Monday, October 11, 2010

Feeding Young Materialists. . . .


A fish out of water. . . that's exactly what I felt like six years ago when I joined a group of about 300 highly-energized and motivated young adults (most of them twenty-something) who had gathered for a few days in central Florida to learn and share their secrets regarding how to sell anything and everything to kids, aged 2 to 12. These were some of the most creative folks I had ever met. They knew the culture, were constantly living on their toes, and were doing anything and everything to get into the pocketbooks of kids and their parents with a single-minded commitment to pursuing that end and justifying any means on the road to get there. My deepest suspicions were confirmed, and it was very depressing. I liken the experience to having watched a marionnette show, when suddenly, the top curtain fell, revealing the people who were doing all the pulling and manipulating on the puppets' strings.

The competition for the hearts, minds, money, and life-long allegiance of the youngest of our young hasn't subsided. In fact, it continues to snowball in its intensity and reach. The other day I ran across a great little article from the Orlando Sentinel's Sandra Pedicini, "Teen clothiers targeting pre-teen market." She writes, "Clothing stores aimed at teenagers and twentysomethings are expanding their reach, trying to hook customers barely out of kindergarten with their own teen lines." With age aspiration and age compression leading pre-schoolers to want to be seen, perceived, and treated like they're in elementary school - and elementary-aged kids wanting to be at middle-school age, it's a logical strategy. Add to that the $13.4 billion spent annually on teen clothing, and it makes even more sense. For example, there's Aeropostale and their P.S. store for kids ages 7 to 12. Visit the P.S. website and you'll see three happy and fulfilled young Aeropostale billboards. Visit Forever 21's homepage for their HTG81 brand for children 6 to 14, and you see happy kids sporting the brand.

Marketing works. It's worked for years. Today's marketing experts are bearing the fruit of the successful efforts of past generations of product evangelists. It's ingrained in the very fabric of who we are. Pedicini quotes branding-strategist Eli Portnoy: "Little kids are so status-conscious about clothing now, more than ever. It was a natural evolution for young college, teenage brands - Why not go after them younger and get them hooked into your brands?"

Contemporary Christians may pride themselves on the fact that there are no literal golden calves sitting in our midst. But the subtle draw of idolatry weaves itself in and through us without us ever knowing it. . . and we might not see it until we catch ourselves leafing longingly through the piles and piles of consumer catalogs that fill our mailboxes, feeling good when we're going to or at the mall, or when we allow our young to wear t-shirts emblazoned with "SHOPPING RULES!" or "BORN TO SHOP."
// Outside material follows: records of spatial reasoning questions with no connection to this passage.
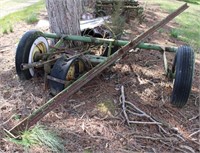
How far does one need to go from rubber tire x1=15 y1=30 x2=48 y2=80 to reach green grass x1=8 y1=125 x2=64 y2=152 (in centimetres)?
138

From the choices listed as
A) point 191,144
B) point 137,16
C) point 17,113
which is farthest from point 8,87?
point 137,16

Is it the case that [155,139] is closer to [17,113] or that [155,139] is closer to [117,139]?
[117,139]

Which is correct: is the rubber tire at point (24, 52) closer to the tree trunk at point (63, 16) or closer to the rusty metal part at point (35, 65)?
the rusty metal part at point (35, 65)

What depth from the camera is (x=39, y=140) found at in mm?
2715

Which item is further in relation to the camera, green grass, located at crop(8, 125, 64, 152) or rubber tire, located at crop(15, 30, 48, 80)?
rubber tire, located at crop(15, 30, 48, 80)

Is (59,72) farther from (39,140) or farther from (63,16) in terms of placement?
(63,16)

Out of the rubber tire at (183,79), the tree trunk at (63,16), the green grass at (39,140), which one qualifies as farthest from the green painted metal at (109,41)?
the green grass at (39,140)

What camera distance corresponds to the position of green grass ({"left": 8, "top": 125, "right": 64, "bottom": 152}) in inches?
104

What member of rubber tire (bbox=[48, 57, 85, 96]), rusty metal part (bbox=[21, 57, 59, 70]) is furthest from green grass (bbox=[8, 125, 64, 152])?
rusty metal part (bbox=[21, 57, 59, 70])

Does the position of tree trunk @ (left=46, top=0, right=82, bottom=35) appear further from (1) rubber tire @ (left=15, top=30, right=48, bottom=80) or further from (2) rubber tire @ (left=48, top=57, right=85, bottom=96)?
(2) rubber tire @ (left=48, top=57, right=85, bottom=96)

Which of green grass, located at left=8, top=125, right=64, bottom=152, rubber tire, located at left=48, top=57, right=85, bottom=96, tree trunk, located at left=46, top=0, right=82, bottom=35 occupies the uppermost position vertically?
tree trunk, located at left=46, top=0, right=82, bottom=35

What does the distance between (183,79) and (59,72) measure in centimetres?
159

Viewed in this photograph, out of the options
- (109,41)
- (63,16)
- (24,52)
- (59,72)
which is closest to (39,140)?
(59,72)

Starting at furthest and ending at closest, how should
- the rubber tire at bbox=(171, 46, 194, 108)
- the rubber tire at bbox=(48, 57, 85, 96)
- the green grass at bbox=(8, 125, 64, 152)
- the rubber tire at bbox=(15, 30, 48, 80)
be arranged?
1. the rubber tire at bbox=(15, 30, 48, 80)
2. the rubber tire at bbox=(48, 57, 85, 96)
3. the rubber tire at bbox=(171, 46, 194, 108)
4. the green grass at bbox=(8, 125, 64, 152)
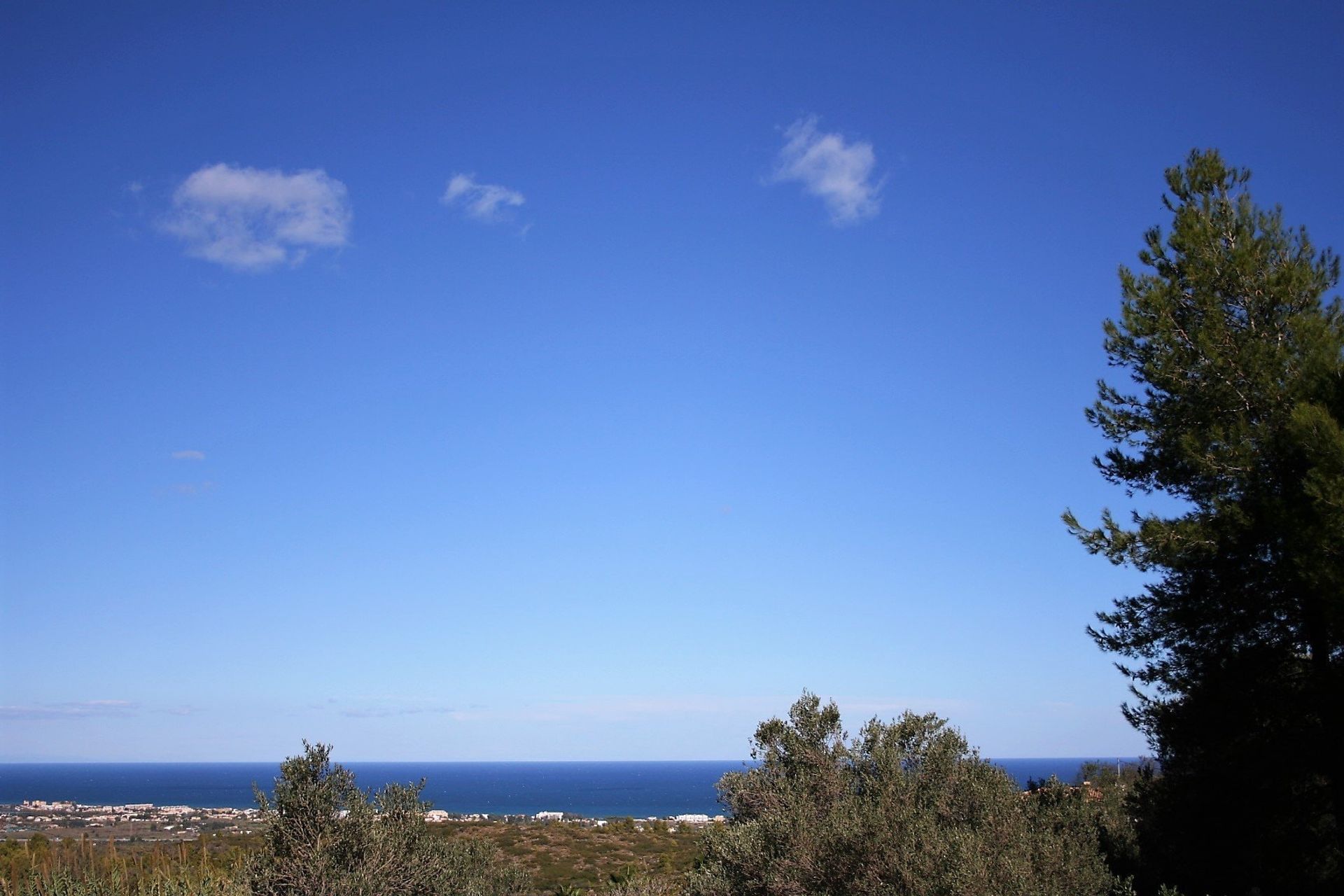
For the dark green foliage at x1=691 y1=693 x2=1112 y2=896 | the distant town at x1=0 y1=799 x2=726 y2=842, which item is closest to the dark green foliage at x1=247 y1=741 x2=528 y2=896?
the dark green foliage at x1=691 y1=693 x2=1112 y2=896

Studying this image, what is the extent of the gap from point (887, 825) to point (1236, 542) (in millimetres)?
7746

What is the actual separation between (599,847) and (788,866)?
125 feet

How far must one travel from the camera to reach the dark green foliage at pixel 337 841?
13281mm

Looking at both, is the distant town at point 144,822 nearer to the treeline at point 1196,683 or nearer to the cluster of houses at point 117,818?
the cluster of houses at point 117,818

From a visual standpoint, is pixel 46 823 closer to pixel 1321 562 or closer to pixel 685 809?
pixel 1321 562

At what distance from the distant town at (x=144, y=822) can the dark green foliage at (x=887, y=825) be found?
2918 cm

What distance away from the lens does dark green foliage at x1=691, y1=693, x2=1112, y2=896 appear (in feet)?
49.7

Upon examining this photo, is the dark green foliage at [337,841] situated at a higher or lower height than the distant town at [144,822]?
higher

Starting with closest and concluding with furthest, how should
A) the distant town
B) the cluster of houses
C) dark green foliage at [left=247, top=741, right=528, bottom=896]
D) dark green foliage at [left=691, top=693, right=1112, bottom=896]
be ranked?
1. dark green foliage at [left=247, top=741, right=528, bottom=896]
2. dark green foliage at [left=691, top=693, right=1112, bottom=896]
3. the distant town
4. the cluster of houses

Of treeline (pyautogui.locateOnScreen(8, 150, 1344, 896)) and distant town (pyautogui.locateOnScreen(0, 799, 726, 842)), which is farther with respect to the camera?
distant town (pyautogui.locateOnScreen(0, 799, 726, 842))

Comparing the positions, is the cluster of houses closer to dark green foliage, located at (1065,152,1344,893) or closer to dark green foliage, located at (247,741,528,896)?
dark green foliage, located at (247,741,528,896)

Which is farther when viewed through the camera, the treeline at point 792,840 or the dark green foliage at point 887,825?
the dark green foliage at point 887,825

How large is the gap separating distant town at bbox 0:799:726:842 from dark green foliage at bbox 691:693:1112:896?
29182 mm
C.S. Lewis got it right when he wrote, "If I find in myself a desire which no experience in this world can satisfy, the most probable explanation is that I was made for another world." That's where we need to live. It's where we must spend everything we have and everything we are.

3 comments:

chap said...

yikes walt! things get more complicated and saturated each day.

thanks for the blessings you send our way in terms of perspective and worldview each day! God bless your ministry and your healing.

ty

Patricia said...

Hi Walt! Thanks for posting this...it is sadly very true. What bothers me even more are the Christians that are doing the same kind of marketing - the ones who are creating "golden calves" and dangling them like carrots before their brothers and sisters in Christ. We do it with our own Christian "brands", using words like "the secret to...". I find it hard to believe that God is happy with the ways His people try to manipulate the hearts and minds of others just to make a sale. We expect it from the world, but not from the Church.

Christine said...

Oh, how I wish this could enetrate Christian hearts--for good! So much wisdom here. Thank you.